Fragmento del documento »
---

XXVII Domingo del Tiempo Ordinario, Ciclo B
San Marcos 10, 2-16: Del yo a nosotros

Autor: Padre Miguel Esparza Fernández

 

 

"En aquel tiempo, se acercaron unos fariseos y le preguntaron a Jesús para ponerlo a prueba: ¿Le es lícito a un hombre divorciarse de su mujer? Él les respondió... Lo que Dios ha unido, que no lo separe el hombre..." (Mc 10,2-16)

Sin duda, este es uno de los textos evangélicos más rechazados en nuestros días. ¿Quién acepta hoy, entre nosotros, el ideal que Jesús nos propone? Pocos, ¿verdad? Eso de unirse para toda la vida... Nos preguntamos, incluso, si tiene lógica ese planteamiento. Porque, cuando el amor se acaba...

Me parece que, si encontramos tan razonable la manera de pensar de nuestros contemporáneos, es porque nos fijamos en el desenlace y no en el principio. Es decir, hacemos como normal (y casi aseguramos que es lo que va a suceder) el fracaso de la unión entre el hombre y la mujer. Y no nos hacemos un correcto planteamiento de inicio, según el cual, siendo posible el fracaso, es igualmente posible y hasta deseable el "éxito": la permanencia en el amor a lo largo del tiempo.

Según lo explicamos nosotros, cuando un hombre y una mujer deciden unir sus vidas y compartirlas en lo bueno y en lo malo, en la salud y en la enfermedad, en las alegrías y en las penas... todos los días de su vida, ya no son dos sino uno solo. "Ya no son dos sino una sola carne". Es decir, ya no son vidas paralelas: surge un algo común, un nosotros. Este hace que cada uno de los miembros de la pareja deje realmente de ser él para empezar a ser con el otro. Y, desde ahí, lo suyo propio cuenta como aportación y no como diferencia, cuenta en tanto ayuda y complementa al otro, y no en cuanto que separa y distancia del otro. No se trata de luchar por mantenerse inalterado e inalterable frente al otro. Se trata de enriquecerse mutuamente, aunque esto suponga cambio en cada uno de ellos.

Esto habrá que pelearlo cada mañana, habrá que intentarlo rectificando lo que haga falta, habrá que soñarlo con paciencia, habrá que apuntalarlo con el diálogo, habrá que enmarcarlo en el respeto, habrá que acompañarlo de la comprensión, habrá que sanearlo con el perdón... Pero sabiendo que no se ha llegado al fracaso en la primera dificultad. Sabiendo que es posible rehacer lo que, en un momento determinado, se ha torcido. Sabiendo que "ceder", muchas veces es origen de renovación.

---

Datos de entrada »
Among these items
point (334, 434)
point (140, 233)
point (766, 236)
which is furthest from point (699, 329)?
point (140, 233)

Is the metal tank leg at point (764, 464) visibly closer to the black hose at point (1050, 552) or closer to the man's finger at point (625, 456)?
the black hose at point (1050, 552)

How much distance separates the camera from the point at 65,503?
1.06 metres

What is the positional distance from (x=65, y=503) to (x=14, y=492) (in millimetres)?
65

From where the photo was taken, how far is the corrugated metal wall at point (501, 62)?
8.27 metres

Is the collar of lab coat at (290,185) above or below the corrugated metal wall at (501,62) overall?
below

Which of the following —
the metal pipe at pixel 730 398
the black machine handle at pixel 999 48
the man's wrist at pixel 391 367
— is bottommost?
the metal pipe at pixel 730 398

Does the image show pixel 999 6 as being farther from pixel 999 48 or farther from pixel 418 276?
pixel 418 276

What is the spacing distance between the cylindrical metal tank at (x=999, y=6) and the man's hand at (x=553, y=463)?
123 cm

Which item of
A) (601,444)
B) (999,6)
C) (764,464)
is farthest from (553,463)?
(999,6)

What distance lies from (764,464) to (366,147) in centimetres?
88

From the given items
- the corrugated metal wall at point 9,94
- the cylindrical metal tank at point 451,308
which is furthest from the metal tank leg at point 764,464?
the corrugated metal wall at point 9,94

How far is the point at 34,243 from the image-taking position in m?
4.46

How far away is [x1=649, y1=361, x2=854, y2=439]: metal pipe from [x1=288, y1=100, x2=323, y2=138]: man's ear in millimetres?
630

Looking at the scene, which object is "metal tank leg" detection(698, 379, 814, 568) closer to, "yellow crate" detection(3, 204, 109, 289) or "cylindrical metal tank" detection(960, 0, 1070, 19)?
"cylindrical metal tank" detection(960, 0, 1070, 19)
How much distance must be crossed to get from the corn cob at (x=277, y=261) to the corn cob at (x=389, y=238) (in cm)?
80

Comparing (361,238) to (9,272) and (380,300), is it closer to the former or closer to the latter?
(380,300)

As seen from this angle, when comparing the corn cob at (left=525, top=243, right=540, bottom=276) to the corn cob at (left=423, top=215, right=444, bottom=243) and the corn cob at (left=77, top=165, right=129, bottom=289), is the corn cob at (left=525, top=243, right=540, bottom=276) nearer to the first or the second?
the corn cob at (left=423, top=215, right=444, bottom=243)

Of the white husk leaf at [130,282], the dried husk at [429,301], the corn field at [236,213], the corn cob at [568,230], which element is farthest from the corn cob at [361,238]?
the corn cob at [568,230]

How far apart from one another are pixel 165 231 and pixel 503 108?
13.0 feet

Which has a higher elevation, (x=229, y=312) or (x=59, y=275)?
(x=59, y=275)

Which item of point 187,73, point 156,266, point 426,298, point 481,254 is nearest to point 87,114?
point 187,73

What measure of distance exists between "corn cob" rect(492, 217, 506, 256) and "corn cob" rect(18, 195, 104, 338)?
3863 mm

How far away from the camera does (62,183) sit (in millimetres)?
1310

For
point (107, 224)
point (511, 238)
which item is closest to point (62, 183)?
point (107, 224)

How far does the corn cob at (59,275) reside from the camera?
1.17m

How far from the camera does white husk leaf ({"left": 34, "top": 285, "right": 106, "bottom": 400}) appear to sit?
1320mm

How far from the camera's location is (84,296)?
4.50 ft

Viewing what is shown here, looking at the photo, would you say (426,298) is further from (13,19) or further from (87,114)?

---

Tareas »
1. Según el comentario sobre Marcos 10, ¿en qué nos fijamos cuando encontramos razonable la manera de pensar de nuestros contemporáneos?
2. Prosigue el comentario sobre Marcos 10 a partir de su última frase.
Las filas no hacen falta para resolver nada.

Respuestas »
1. En el desenlace y no en el principio.

2.
¡Cuántas veces -hoy, puede que la mayoría- se piensa que lo que cada uno tiene que hacer en la pareja es que el otro no te "disminuya"! Y confundimos servicio y escucha y comprensión y aceptación ... con dejación de lo que llamamos nuestros derechos! Si entendiéramos bien lo de "nuestros", nos daríamos cuenta de que no son los derechos propios de cada uno por separado, sino de los dos unidos. El amor no es lucha frente al otro, sino con el otro. El amor no es defensa frente al otro, sino entrega y aceptación. El amor no es algo que cada uno tiene que asegurarse por su cuenta, sino esfuerzo y tarea común. El amor no es algo que se consigue de una vez para siempre, sino proyecto que se construye en común y poco a poco. El amor no es algo que tiene fecha de caducidad prefijada, sino que encierra posibilidades reales de permanencia indefinida. El amor no es algo que se agota con la pasión, sino que mejora con la serenidad de la entrega mantenida.

A mí me parece que descubrir al otro y valorarlo hasta el punto de hacerlo lo más importante en la propia vida y entregarse por completo a él, es la señal mayor de madurez que puede darse en una persona. Algo así quiere decir la frase: "Abandonará el hombre a su padre y a su madre, se unirá a su mujer y serán los dos una sola carne". El que no es capaz de entregarse del todo al otro, y mantiene sin cortar el cordón umbilical, el que no es capaz de considerar al otro más importante que él mismo, no está maduro para unirse a su pareja con garantías de permanencia.